> TASK OBJECTIVE: In the essay on the human rights of the writer, at the foot of which mountain was the author born?

HUMAN RIGHTS OF THE WRITER ("Mission to Venice")

By Simon Mol (Venice, Italy; May 4, 2005)

REFUGE IN A SHADOW
Do you see the Ant in the City’s heart?
Perhaps it is perching on the Palace’s hat?
It was well when last seen; crawling, searching by the market gate.
Is it singing still? –
as much as tortured voices taking muffled messages
to distant onlookers.
The ant, the Ant!; on the toe of fate,
soon to be crushed by restless feet
soon to become dust.
The ant!— locate the Ant… by the Palace whose dark corners shelter them.

I first came to Venice on the wings of my mind long, long ago during my high school days. This was while reading a crime fiction by James Hadley Chase— ‘Mission to Venice’. In the novel the protagonist, Don Micklem, fell on the trail of a British agent who had supposedly defected as a Russian spy.

I followed Don Micklem along the canals of Venice, riding on Gondolas as he tried to locate spy. This was how I came to fall in love with Venice… such is the power of literature. 

I was born in a village at the foot of Africa’s second highest mountain (Mount Fako)—an unusual mountain in that it is an active volcano. I am imbued with some of the volcanic properties of this sacred mountain. This, in a sense, constantly leads me into trouble with those who oppose the eruptive power of Truth.

Today I live in a country described by English historian Norman Davis as ‘God’s Playground’, in his book ‘Rising 44’.

> RECORDED DATA:

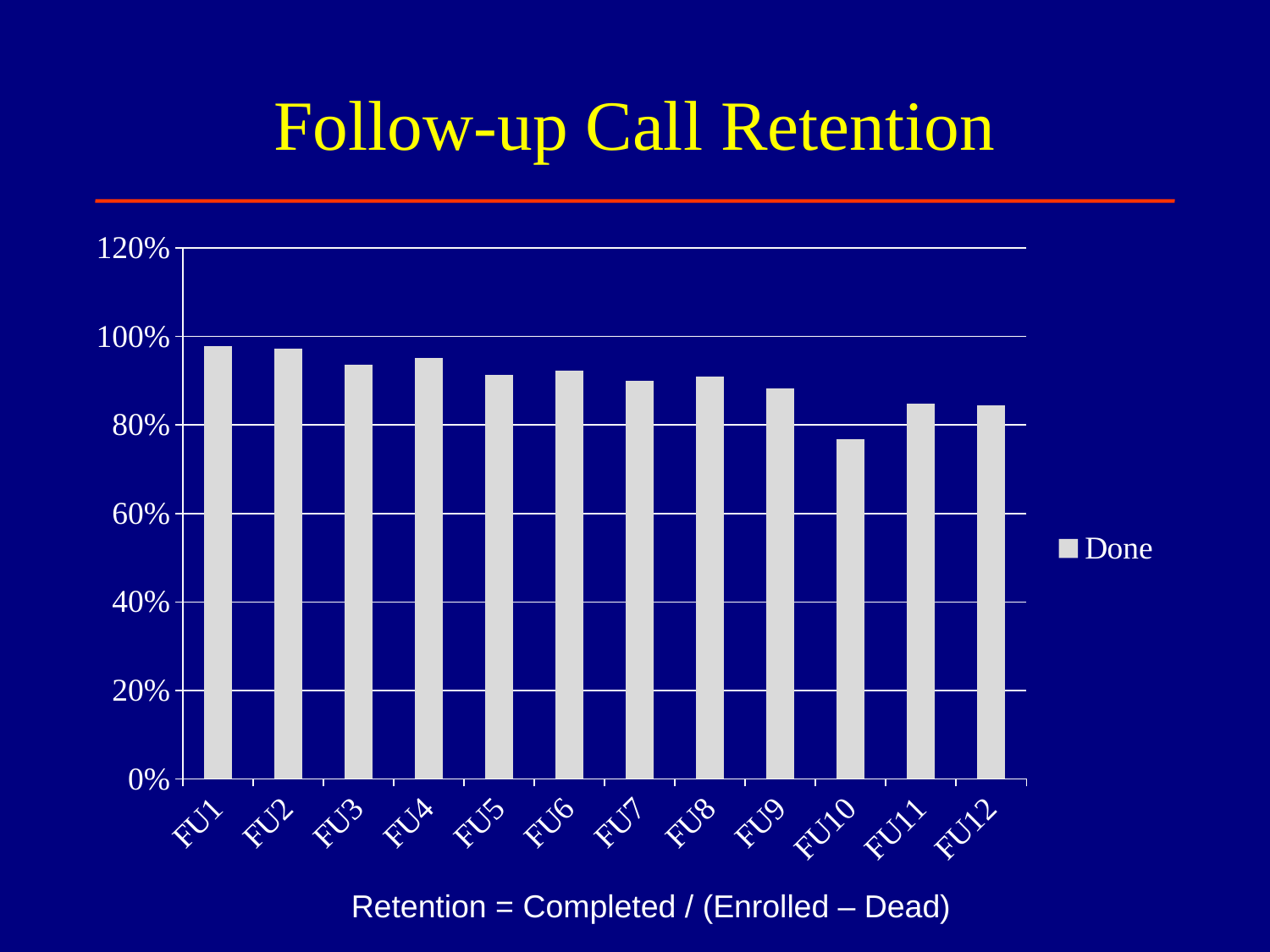
What kind of chart is shown on the slide? bar chart Is the value for FU10 greater or less than 80%? less Which is larger, the value for FU1 or the value for FU10? FU1 What is the name of the series shown in the legend? Done How many series does the legend list? 1 Is the value for FU9 greater or less than 80%? greater What is the title of the chart? Follow-up Call Retention Is the value for FU3 greater or less than 100%? less How many follow-up call categories are plotted on the x axis? 12 Do the retention values generally rise or fall from FU1 to FU12? fall Which follow-up call has the lowest retention? FU10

> RESPONSE AREA: Mount Fako, Africa's second highest mountain and an active volcano.